For me, the best way to teach William Faulkner is to begin with the Snopes, that ornery, duplicitous, barn-burning family of itinerant farmers, blacksmiths, bigamists and bank presidents.  Faulkner does not come naturally to most high school students, and he can be particularly hard to decipher for born-and-bred urbanites, too many of whom see his backwoods people as little more than players in a freak show. The key is to get students beyond a character’s eccentricities to his or her nobility. Faulkner imbued in his people (even the dishonest ones) with a commendable ability to endure the tragic. If you can get students to cross that Rubicon, you’ll find they’ll begin to get Faulkner, even laughing with the characters as opposed to at them.

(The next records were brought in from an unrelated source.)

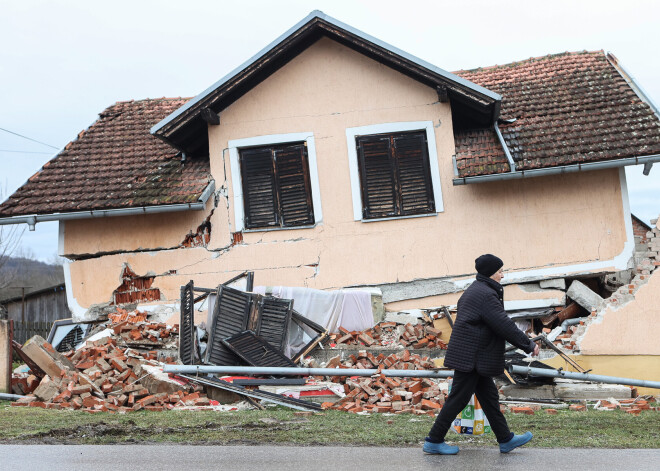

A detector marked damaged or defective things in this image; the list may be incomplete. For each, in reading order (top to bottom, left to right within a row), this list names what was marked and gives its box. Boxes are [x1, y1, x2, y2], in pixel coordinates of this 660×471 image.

damaged house [3, 12, 660, 390]
cracked exterior wall [60, 37, 628, 314]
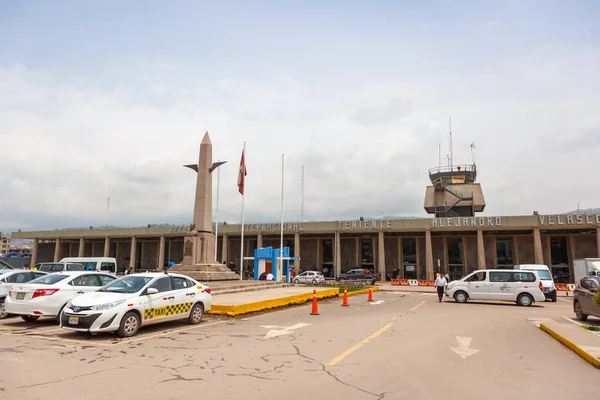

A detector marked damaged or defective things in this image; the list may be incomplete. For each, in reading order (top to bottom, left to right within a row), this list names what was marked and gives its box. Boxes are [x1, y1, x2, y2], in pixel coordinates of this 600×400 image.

cracked pavement [1, 290, 600, 400]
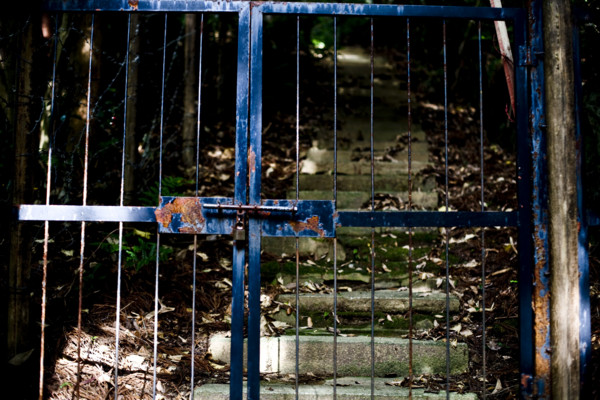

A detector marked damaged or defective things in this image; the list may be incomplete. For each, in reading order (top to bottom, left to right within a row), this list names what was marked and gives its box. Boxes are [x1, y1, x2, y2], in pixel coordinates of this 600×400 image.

rust patch on gate [155, 198, 206, 233]
rust patch on gate [290, 216, 324, 238]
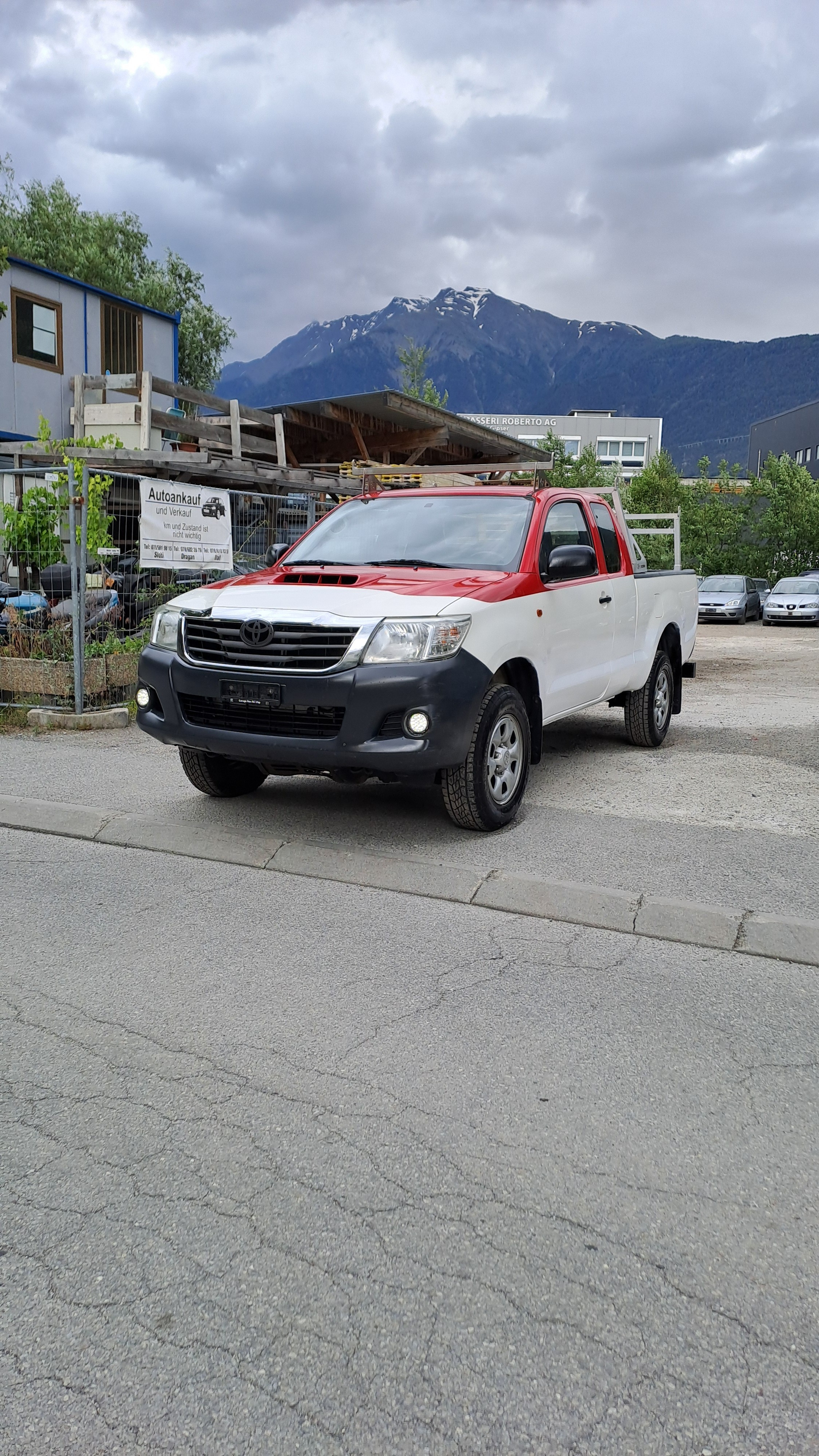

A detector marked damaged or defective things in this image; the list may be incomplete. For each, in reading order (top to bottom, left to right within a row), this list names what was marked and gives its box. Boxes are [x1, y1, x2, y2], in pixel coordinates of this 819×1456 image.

My introduction to the Snopes family begins with two handouts: (1) a map of Faulkner’s fictional Yoknapatawpha County; and (2) the Snopes family tree, both of which will help students find their footing in Faulkner’s world. Next, I show a 40-minute film based on the short story "Barn Burning," with an excellent teleplay by Horton Foote. A very young Tommy Lee Jones plays the stubborn, muttering Abner Snopes who, when crossed by others, burns down their barns. Filmed on location in Mississippi's Lafayette County (the model for Yoknapatawpha), the movie provides a rich visual picture of Faulkner’s post-Civil War South.

After that, we read "Spotted Horses." There are two versions of this tale: a short one that can be found in The Uncollected Short Stories of William Faulkner and the longer novella in the Three Famous Short Novels collection. Here we are introduced to Abner's son Flem Snopes, who shows up in town with a mysterious Texan and a herd of ponies (so ill-tempered that they are tethered together with barbed wire). The entire town and countryside comes to see the Texan auction off the ponies, though Snopes’ role in the sale is not clear.

One man who steps right up to bid is a poor farmer named Henry Armstid, who spends his family’s last $5 on a pony. However, after seeing how Henry's wife pleads with him not to make the purchase, the Texan tells her he will give the $5 to Flem Snopes, who will return it to her the next day.  But Henry isn’t having it. That evening, he stomps boldly into the corral to get his pony and he's flattened by the entire herd, which escapes through the gate he’s left open and scatters across the countryside, smashing wagons and raising all kinds of hell. In perhaps the story’s most hilarious scene, one pony that storms into Mrs. Littlejohn's boarding house is only chased off when the brave woman whacks it on the snout with a washboard. Purchasers pursue their ponies all night.

The following day, Mrs. Armstid, whose husband broke his leg during the stampede, shows up at the general store to collect her money. Snopes tells her that the Texan, now long gone, forgot to give him the $5. No one knows whether he’s telling the truth, but given that he’s a Snopes, it’s doubtful. The story ends with a gesture fitting only for a Snopes. He tells the poor woman to wait, enters the store, and returns with a few pennies worth of candy for her hungry children. If you choose the shorter tale, pick some of your best student readers to read it aloud, start to finish. It was the first time I ever heard a Manhattan kid actually guffaw.